Painel assinado por Tiago Dequete destaca Tatiana Coelho Sampaio e a polilaminina, base de um medicamento brasileiro autorizado pela Anvisa a iniciar a fase 1

24/02/2026 às 11:12 por Redação Plox

A imagem de Tatiana Sampaio, cientista responsável pelo desenvolvimento da polilaminina — substância que pode ajudar pessoas com lesões na medula a recuperar total ou parcialmente os movimentos — ganhou forma em um grande painel assinado pelo grafiteiro Tiago Dequete. A homenagem ocupa o muro de um prédio no bairro Martins, em Uberlândia, no Triângulo Mineiro.


Tatiana Sampaio é homenageada em Uberlândia

Tatiana Sampaio é homenageada em Uberlândia

Foto: Redes sociais/reprodução


Nas redes sociais, Dequete apresentou a nova obra como uma homenagem à pesquisadora, destacando o impacto do trabalho de Tatiana, que, segundo ele, está ajudando muitas pessoas a voltar a ficar de pé. Nos comentários, internautas elogiaram o artista por dar visibilidade à cientista e, consequentemente, à ciência brasileira.

Belíssima homenagem!!! Viva a ciência! Viva as mulheres! Viva a arte! — seguidora do artista

A pintura está na Rua Carmo Gifoni, número 322. Ao lado da figura de Tatiana, o grafite inclui referências diretas à pesquisa pioneira e 100% nacional, como a representação de um frasco do medicamento e a estrutura da proteína laminina, em formato de cruz, que ao se agrupar dá origem à polilaminina.

Retrato de uma cientista brasileira em destaque

A obra transforma a história de uma pesquisadora de laboratório em um símbolo estampado no espaço urbano, aproximando o público da trajetória de Tatiana e de seu trabalho com a polilaminina.

Tatiana Coelho Sampaio é bióloga e chefe do Laboratório de Biologia da Matriz Extracelular do Instituto de Ciências Biomédicas da UFRJ. Desde 1997, ela se dedica ao estudo da polilaminina, uma versão derivada da laminina — proteína produzida naturalmente pelo corpo humano — desenvolvida em laboratório.

No início deste ano, o resultado de quase três décadas de pesquisa se materializou em um medicamento 100% brasileiro, autorizado pela Agência Nacional de Vigilância Sanitária (Anvisa) a iniciar a fase 1 de estudos clínicos.
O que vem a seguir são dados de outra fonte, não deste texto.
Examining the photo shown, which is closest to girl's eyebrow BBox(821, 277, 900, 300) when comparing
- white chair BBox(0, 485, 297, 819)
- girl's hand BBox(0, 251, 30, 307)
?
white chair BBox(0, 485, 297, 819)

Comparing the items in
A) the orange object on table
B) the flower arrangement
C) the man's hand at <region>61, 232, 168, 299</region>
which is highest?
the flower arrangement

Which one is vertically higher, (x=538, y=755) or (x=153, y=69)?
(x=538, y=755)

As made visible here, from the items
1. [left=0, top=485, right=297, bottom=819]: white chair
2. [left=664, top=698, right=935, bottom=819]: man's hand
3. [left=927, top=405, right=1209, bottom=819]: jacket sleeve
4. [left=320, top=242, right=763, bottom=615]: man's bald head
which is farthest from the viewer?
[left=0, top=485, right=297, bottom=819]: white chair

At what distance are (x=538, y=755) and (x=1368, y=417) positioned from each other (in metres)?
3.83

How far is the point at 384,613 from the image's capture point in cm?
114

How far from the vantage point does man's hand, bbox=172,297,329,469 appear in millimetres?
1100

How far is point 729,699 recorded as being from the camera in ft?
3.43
Os seguidores do artista parabenizaram Dequete pela homenagem à Tatiana Sampaio

Os seguidores do artista parabenizaram Dequete pela homenagem à Tatiana Sampaio

Foto: Redes sociais/reprodução

Do laboratório ao possível tratamento

Tatiana Sampaio conseguiu produzir em laboratório a polilaminina, uma rede de proteínas que se torna mais escassa no organismo ao longo da vida. O estudo utilizou proteínas extraídas de placentas e aplicou a substância em oito pacientes paraplégicos e tetraplégicos.

Nos testes relatados, a polilaminina teria sido capaz de recriar conexões entre neurônios no cérebro e o restante do corpo, devolvendo movimentos a seis dos oito pacientes. Em um dos casos, uma pessoa que estava paralisada do ombro para baixo voltou a andar sozinha.
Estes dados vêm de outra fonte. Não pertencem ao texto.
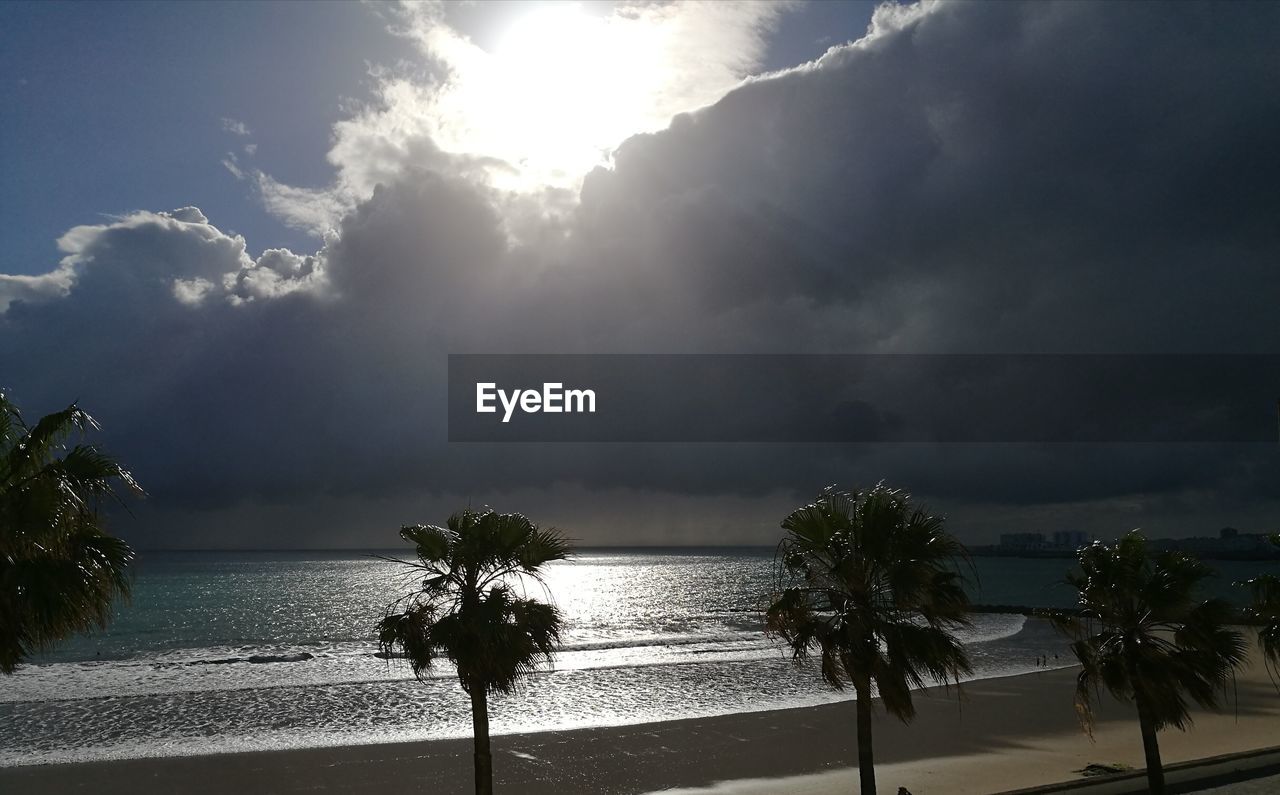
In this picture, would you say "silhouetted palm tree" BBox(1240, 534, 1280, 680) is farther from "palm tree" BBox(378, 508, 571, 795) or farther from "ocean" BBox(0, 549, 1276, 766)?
"palm tree" BBox(378, 508, 571, 795)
A polilaminina é descrita como uma versão modificada da laminina, proteína produzida pelo corpo humano. Agora, deixa o ambiente exclusivamente acadêmico e avança para a primeira fase de testes para aprovação de um novo medicamento pela Anvisa.
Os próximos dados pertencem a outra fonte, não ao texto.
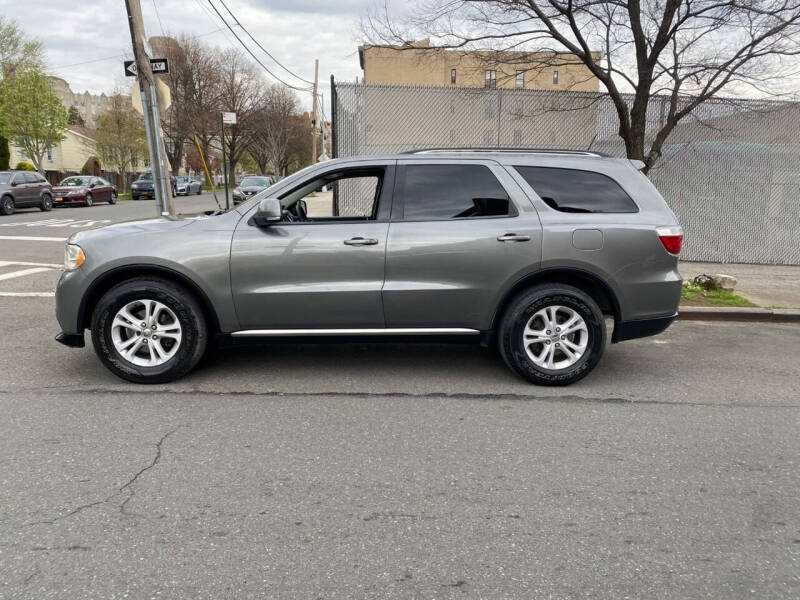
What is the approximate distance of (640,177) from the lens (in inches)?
202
Antes do início dos testes com a polilaminina, pacientes estão acionando a Justiça em busca do tratamento

Antes do início dos testes com a polilaminina, pacientes estão acionando a Justiça em busca do tratamento

Foto: Reprodução/TV Globo

Primeira etapa dos estudos clínicos

Nesta fase inicial, as equipes vão avaliar a segurança do uso da substância, observando se ela provoca reações adversas. Cinco pessoas com lesão completa da medula espinhal receberão uma única aplicação de polilaminina até 48 horas após o trauma.

De acordo com o protocolo, essas pessoas serão acompanhadas por seis meses. Se não forem registradas reações adversas graves, terão início as próximas fases do estudo clínico, que vão verificar se a polilaminina é, de fato, eficaz para devolver movimentos ao corpo.